Anyway(!), on with the blog :

So what has happened?  If you have been one of my marvellous close friends who has supported me in so many ways over the last few weeks, please read the rest of this paragraph.  Please, then switch off the computer and you can go about your daily lives.  In a nutshell – thank you, thank you, thank you – I genuinely don’t know what I would have done without you.

Now, please leave quietly in a single file, please consider our neighbours.  Also, if you are going to the pub, mines a ‘g and l’.

Now they’ve gone I can tell the four of you who are left, the rest of the twaddle.

Meds have been unpredictable for a while.

A recap : PD bubbles along doing it’s own thing and meds ‘control’ the symptoms.  If you are a newbie who has better things to do than read 25,000 words, here is a brief ‘in my words’ description.  The meds for me are miraculous when they work, BUT they are unreliable.  So that can be the difference between walking and hardly walking, smiling and sobbing.

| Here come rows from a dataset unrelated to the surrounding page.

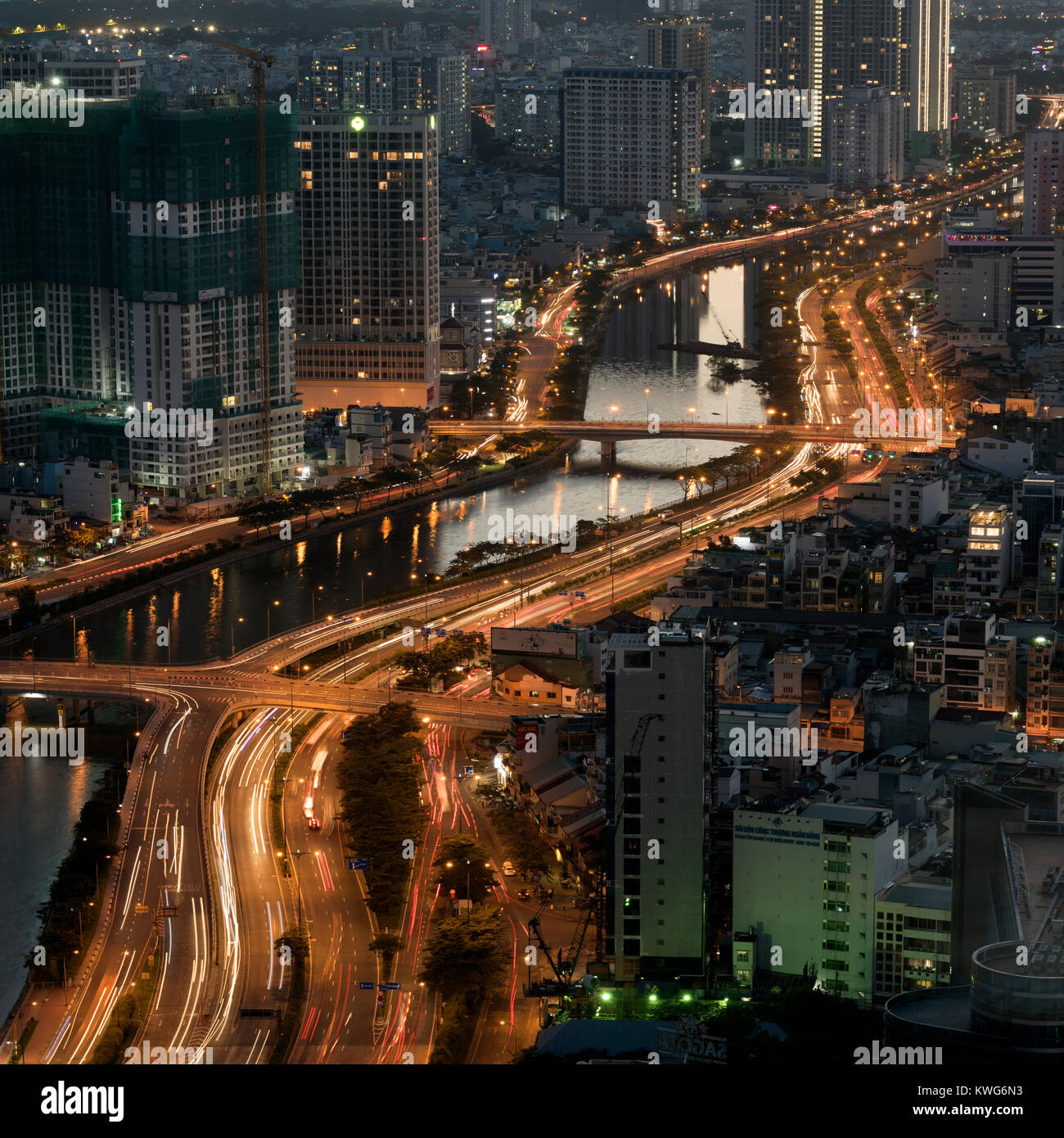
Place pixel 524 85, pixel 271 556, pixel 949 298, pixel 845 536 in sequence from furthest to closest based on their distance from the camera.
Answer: pixel 524 85, pixel 949 298, pixel 271 556, pixel 845 536

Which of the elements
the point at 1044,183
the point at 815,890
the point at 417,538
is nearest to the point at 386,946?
the point at 815,890

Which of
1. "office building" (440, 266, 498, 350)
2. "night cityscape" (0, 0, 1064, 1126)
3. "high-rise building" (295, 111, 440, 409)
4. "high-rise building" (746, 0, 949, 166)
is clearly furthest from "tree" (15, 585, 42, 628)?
"high-rise building" (746, 0, 949, 166)

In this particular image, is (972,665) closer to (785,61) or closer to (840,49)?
(840,49)

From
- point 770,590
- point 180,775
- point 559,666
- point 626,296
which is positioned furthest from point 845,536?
point 626,296

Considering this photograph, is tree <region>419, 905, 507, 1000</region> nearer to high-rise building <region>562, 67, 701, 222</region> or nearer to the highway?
the highway

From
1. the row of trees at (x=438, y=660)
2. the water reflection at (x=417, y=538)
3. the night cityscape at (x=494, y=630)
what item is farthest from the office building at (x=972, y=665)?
the water reflection at (x=417, y=538)

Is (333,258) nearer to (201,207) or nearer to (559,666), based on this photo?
(201,207)
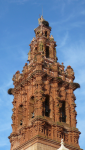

In the couple of weeks prior to the run, meds have been switching off up to four times a day without warning.    This has been scarey as not only do the motor symptoms kick off, but my mood has been crashing.  My mood crashing is not me getting stressed about anything, it is not me consciously crying.  I just start to sob uncontrollably for no apparent reason.   I appreciate that this is very difficult for those who are with me.

People just want to help, but actually there is very little they can do.  Friends with PD know this and I think I have said it before that ‘you don’t get it unless you’ve got it’.  The unpredictableness, the lack of rhyme or reason why symptoms kick off.  However, I have called upon my friends who have come to my rescue at a moments notice, to just sit and be there – thank you.

Slept badly doesn’t necessarily mean a bad day.  Eaten well and hydrated well doesn’t necessarily mean a good day.

The only thing which definitely makes symptoms bad is STRESS (capitals obligatory) which I have written about in blog 5.

Recently I have found that quiet and meditation can calm some of the symptoms.

For me, living with PD is all about keeping going and learning new skills.  but I have only realised very recently that resting and meditating is not a waste of time.  It is essential and makes a real difference – more in a future blog.

Physical Activity + Learning new Skills + Meditation/Rest = Better PD Person

So in summary, a combination of the following were my reasons for withdrawing from the run :

  • The extremely unpredictable meds would make the run even more difficult.
  • No training for two weeks prior to the run.

What am I doing about these problem meds :

  • I have an appointment with a PD Consultant to discuss meds.
  • I am continuing to exercise daily.
  • I am trying to eat more to put on some weight.
  • I am trying to factor some short meditation into every day.
  • I am approaching life with a positive attitude and limiting stress as much as possible.

PD Update :

Randomly the past week has been back to the usual rubbish unpredictableness, I can put up with that.  I wish I knew why the two weeks prior were so so awful.

And actually as of this exact moment I am feeling almost totally tip top (ish) … I love life when everything is in some kind of, albeit wonky, equilibrium.   (Hoping that is the correct use of the word.  If it’s not, I trust it’s not a lesser known expletive).